▸ **SET PROBLEM**
Can you summarize the passage on bubble-driven power generation in three sentences?

▸ **READING PASSAGE**
• • • • •
Some example embodiments of the present inventive concepts provide a power generation system that is configured to generate electrical energy based on rotating a turbine using rising pressure of bubbles generated during an immersion cooling process of cooling a heat dissipation device. Such example embodiments may further improve the power consumption efficiency of an electronic device that includes the power generation system.

In addition, some example embodiments of the present inventive concepts provide a power generation system in which bubbles rising from a heat dissipation device always rotate blades of a turbine to drive the turbine regardless of a disposition direction (e.g., position and/or orientation in relation to the direction of gravity) of the heat dissipation device by automatically changing a disposition structure (e.g., position and/or orientation in relation to the direction of gravity) of the turbine attached to a heat dissipation device (also referred to herein interchangeably as a heat radiator) according to a direction (e.g., position and/or orientation in relation to the direction of gravity) in which the heat radiator is positioned in a cooler (also referred to herein interchangeably as an immersion cooler).

Some example embodiments provide a power generation system configured to be used in a cooling process to cool a heat dissipation device based on immersing the heat dissipation device in a refrigerant such that bubbles are generated at a heat dissipation device surface of the heat dissipation device in the refrigerant. The power generation system may include a turbine, a connector, and a converter. The turbine may include a turbine shaft and a plurality of turbine blades connected to the turbine shaft. The connector may be configured to connect the turbine and the heat dissipation device to position the turbine shaft to extend parallel to a direction of gravity and to position the turbine in the refrigerant above at least a portion of the heat dissipation device surface in a vertical direction extending parallel and opposite to the direction of gravity, to configure the turbine to rotate based on an action of rising pressure exerted by the bubbles, based on the bubbles rising at least partially in the vertical direction from the heat dissipation device surface to impinge on the plurality of turbine blades. The converter may be configured to convert kinetic energy of the turbine into electrical energy.

Some example embodiments provide a power generation system configured to be used in a process of cooling a heat dissipation device based on immersing the heat dissipation device in a refrigerant such that bubbles are generated at a heat dissipation device surface of the heat dissipation device in the refrigerant. The power generation system may include a turbine and a connector. The turbine may include a turbine shaft and a plurality of turbine blades connected to the turbine shaft. The connector may be configured to connect the turbine and the heat dissipation device to position the turbine shaft to extend parallel to a direction of gravity and to position the turbine in the refrigerant above at least a portion of the heat dissipation device surface in a vertical direction extending parallel and opposite to the direction of gravity, to configure the turbine to rotate based on an action of rising pressure exerted by the bubbles, based on the bubbles rising at least partially in the vertical direction from the heat dissipation device surface to impinge on the plurality of turbine blades. The connector may include a first connector having a first side connected to the turbine, a second connector configured to fix the first connector to the heat dissipation device, and a first rotator between the first connector and the second connector. The first rotator may be configured to rotate at least partially around a first rotation axis of the first rotator, the first rotation axis perpendicular to a central longitudinal axis of the turbine shaft.
• • • • •
▸ **ENTRIES SHOWN**
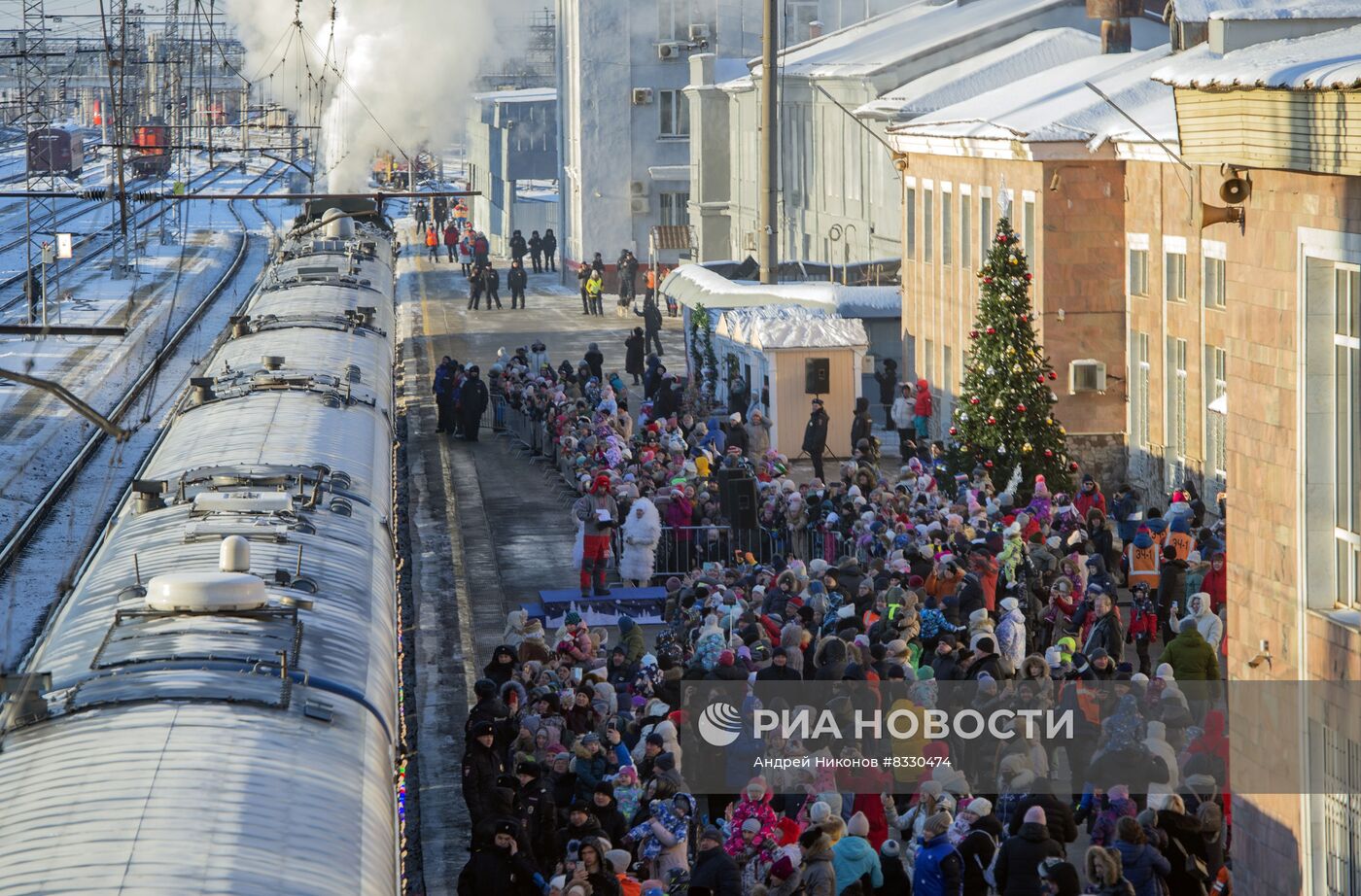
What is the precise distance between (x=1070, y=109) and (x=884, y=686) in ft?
53.9

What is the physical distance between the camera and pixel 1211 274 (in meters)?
24.9

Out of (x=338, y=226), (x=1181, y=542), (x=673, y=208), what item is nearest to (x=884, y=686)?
(x=1181, y=542)

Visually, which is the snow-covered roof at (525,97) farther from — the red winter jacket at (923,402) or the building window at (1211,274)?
the building window at (1211,274)

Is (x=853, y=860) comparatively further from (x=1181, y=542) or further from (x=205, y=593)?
(x=1181, y=542)

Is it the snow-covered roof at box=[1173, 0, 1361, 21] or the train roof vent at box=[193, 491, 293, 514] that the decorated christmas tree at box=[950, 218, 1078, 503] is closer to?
the snow-covered roof at box=[1173, 0, 1361, 21]

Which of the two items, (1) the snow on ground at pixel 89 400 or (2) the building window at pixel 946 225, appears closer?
(1) the snow on ground at pixel 89 400

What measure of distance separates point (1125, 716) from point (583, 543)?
9.60 metres

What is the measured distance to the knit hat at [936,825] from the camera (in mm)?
11008

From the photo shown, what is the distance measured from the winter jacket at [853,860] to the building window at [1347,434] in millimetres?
2883

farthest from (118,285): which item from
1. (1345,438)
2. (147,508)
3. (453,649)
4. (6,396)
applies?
(1345,438)

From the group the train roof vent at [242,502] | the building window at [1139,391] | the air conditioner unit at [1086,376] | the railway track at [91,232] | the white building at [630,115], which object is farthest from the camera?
the white building at [630,115]

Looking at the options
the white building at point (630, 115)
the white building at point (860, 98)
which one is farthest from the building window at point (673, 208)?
the white building at point (860, 98)

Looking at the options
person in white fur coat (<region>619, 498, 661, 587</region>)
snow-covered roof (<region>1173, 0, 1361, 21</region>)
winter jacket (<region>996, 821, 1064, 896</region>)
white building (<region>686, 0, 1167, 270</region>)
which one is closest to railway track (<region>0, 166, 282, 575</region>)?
person in white fur coat (<region>619, 498, 661, 587</region>)

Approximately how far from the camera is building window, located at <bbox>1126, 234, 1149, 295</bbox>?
2703cm
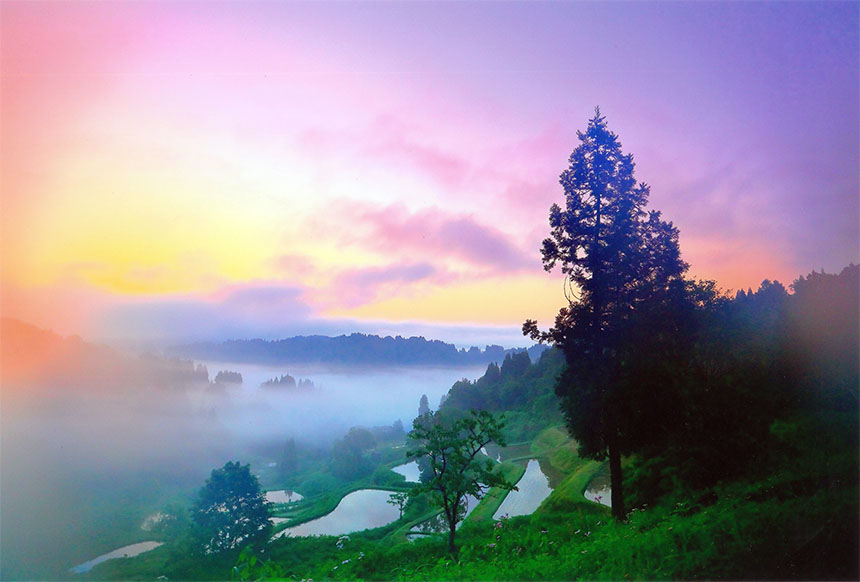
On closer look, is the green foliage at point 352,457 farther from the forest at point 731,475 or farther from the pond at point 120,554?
the forest at point 731,475

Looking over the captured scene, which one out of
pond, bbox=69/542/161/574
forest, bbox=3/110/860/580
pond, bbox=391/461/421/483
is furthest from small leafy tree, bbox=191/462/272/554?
pond, bbox=391/461/421/483

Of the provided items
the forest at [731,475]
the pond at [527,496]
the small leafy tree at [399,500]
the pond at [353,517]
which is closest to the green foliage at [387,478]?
the pond at [353,517]

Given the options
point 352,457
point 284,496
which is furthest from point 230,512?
point 352,457

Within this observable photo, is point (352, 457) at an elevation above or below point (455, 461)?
below

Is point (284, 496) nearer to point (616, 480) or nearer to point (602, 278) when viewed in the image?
point (616, 480)

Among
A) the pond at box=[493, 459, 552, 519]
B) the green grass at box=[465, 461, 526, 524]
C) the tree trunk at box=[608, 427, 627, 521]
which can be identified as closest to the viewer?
the tree trunk at box=[608, 427, 627, 521]

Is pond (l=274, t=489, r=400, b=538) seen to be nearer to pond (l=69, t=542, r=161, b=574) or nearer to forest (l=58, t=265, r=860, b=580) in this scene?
pond (l=69, t=542, r=161, b=574)

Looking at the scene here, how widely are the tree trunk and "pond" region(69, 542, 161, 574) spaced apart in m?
47.7

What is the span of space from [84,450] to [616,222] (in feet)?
446

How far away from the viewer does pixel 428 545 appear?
2102 centimetres

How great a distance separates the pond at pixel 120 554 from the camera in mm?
37156

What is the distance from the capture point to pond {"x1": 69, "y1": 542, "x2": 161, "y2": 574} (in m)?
37.2

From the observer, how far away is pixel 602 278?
46.7 ft

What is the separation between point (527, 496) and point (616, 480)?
1973cm
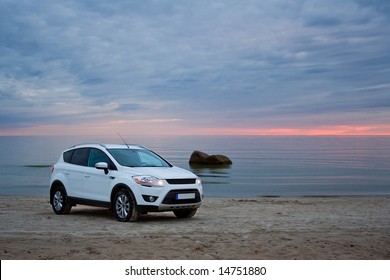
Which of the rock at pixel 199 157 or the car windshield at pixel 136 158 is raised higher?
the car windshield at pixel 136 158

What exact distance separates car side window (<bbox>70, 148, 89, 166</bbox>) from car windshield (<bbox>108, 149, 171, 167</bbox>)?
34.3 inches

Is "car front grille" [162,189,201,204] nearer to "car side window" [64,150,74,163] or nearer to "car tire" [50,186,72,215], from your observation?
"car tire" [50,186,72,215]

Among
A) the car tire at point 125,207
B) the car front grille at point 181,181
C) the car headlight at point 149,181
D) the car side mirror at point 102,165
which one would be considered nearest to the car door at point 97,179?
the car side mirror at point 102,165

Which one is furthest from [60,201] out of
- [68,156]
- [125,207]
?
[125,207]

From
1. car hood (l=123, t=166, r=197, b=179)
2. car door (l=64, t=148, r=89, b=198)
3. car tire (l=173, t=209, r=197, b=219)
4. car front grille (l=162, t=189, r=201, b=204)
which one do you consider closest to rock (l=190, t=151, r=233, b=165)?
car door (l=64, t=148, r=89, b=198)

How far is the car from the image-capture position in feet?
38.8

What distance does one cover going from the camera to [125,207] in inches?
477

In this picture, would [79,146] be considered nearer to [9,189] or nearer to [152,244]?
[152,244]

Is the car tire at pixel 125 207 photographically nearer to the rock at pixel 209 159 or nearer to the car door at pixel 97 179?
the car door at pixel 97 179

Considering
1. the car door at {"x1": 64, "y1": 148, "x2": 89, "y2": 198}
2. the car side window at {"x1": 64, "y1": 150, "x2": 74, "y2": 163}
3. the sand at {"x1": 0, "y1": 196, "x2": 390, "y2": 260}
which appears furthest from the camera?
the car side window at {"x1": 64, "y1": 150, "x2": 74, "y2": 163}

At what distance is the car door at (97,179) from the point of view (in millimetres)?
12528

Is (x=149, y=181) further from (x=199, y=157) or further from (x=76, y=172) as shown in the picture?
(x=199, y=157)

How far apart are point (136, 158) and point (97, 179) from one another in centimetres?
112

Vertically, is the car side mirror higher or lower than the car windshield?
lower
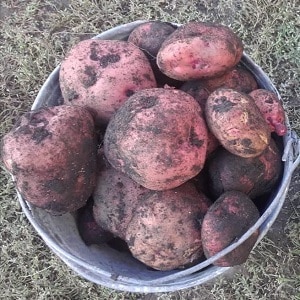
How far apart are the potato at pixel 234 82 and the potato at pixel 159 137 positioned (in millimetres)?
129

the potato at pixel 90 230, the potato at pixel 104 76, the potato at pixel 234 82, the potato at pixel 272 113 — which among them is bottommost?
the potato at pixel 90 230

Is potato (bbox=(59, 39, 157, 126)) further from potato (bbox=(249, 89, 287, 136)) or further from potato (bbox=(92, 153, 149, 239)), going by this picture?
potato (bbox=(249, 89, 287, 136))

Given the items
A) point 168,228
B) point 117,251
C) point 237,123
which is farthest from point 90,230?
point 237,123

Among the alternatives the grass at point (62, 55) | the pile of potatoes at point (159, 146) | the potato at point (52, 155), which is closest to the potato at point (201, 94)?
the pile of potatoes at point (159, 146)

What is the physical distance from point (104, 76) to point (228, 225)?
45 cm

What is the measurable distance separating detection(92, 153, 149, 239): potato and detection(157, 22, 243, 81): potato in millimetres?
281

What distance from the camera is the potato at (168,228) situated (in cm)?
116

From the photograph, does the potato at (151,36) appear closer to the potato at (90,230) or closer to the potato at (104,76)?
the potato at (104,76)

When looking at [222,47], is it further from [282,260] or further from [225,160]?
[282,260]

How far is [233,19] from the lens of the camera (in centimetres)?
188

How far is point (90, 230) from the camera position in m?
1.31

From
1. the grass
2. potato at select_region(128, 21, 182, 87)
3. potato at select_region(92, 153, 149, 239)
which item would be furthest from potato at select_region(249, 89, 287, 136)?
the grass

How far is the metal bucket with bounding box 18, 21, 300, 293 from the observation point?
3.64 ft

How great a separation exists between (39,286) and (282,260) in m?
0.84
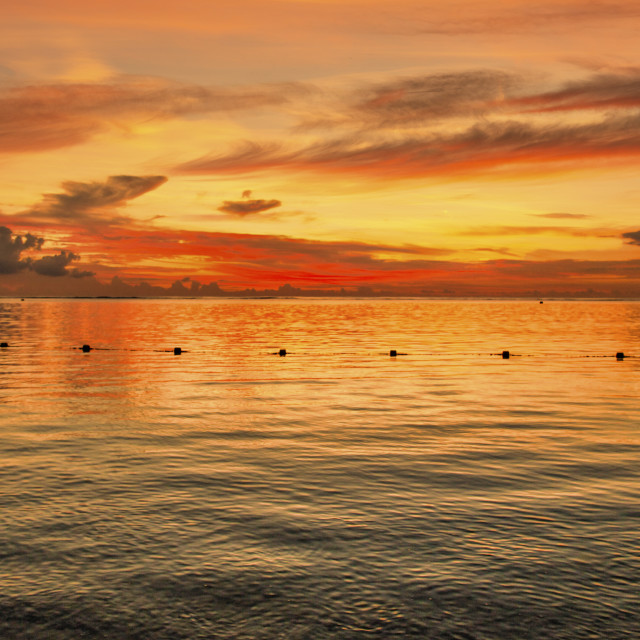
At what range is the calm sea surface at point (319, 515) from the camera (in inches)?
398

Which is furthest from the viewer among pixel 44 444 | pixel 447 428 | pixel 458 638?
pixel 447 428

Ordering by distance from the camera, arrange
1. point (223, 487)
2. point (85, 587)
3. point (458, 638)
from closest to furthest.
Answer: point (458, 638) → point (85, 587) → point (223, 487)

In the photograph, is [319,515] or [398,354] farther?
[398,354]

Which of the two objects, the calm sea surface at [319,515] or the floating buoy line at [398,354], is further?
the floating buoy line at [398,354]

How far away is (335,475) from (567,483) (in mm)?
6331

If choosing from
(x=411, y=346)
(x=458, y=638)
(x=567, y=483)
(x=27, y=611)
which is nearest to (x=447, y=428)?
(x=567, y=483)

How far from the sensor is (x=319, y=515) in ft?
49.0

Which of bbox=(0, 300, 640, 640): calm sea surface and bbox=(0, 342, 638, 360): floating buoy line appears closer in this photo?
bbox=(0, 300, 640, 640): calm sea surface

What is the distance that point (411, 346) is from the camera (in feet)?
228

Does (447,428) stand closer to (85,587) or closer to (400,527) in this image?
(400,527)

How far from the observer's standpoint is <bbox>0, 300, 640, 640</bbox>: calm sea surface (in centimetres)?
1011

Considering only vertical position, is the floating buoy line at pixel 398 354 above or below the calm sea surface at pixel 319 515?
above

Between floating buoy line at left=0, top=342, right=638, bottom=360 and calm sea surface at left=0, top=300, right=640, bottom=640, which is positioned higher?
floating buoy line at left=0, top=342, right=638, bottom=360

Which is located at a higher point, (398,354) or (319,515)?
(398,354)
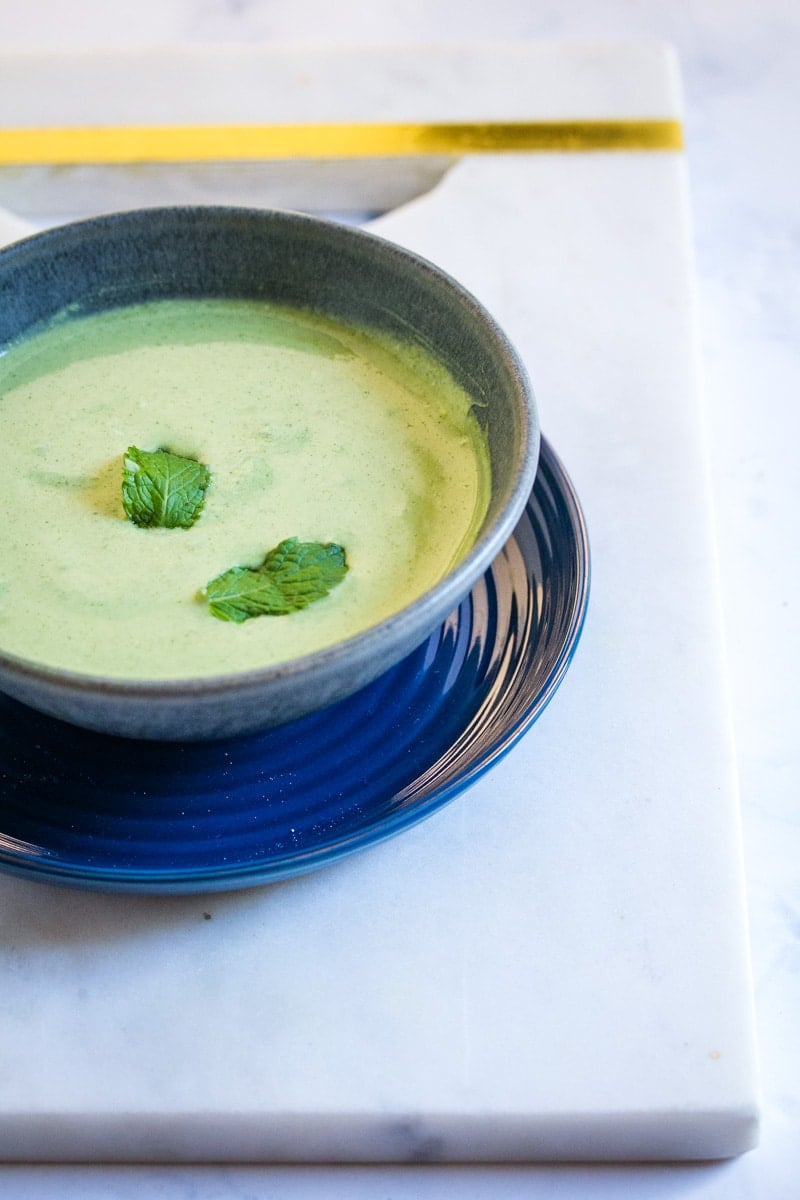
• • • • •
▸ **WORKED SOLUTION**
Some example embodiments provide a power generation system that produces electrical energy by turning a turbine with the rising pressure of bubbles generated while a heat dissipation device is immersion-cooled in a refrigerant, which may improve the power consumption efficiency of an electronic device that includes the system. The turbine's disposition structure can change automatically according to how the heat radiator is positioned in the cooler, so rising bubbles always rotate the blades regardless of the device's orientation. The system includes a turbine with a shaft and blades, and a connector that sets the shaft parallel to gravity with the turbine above the device surface so the bubbles strike the blades; some embodiments add a converter that turns the turbine's kinetic energy into electrical energy, and others add a rotator in the connector that turns about an axis perpendicular to the turbine shaft.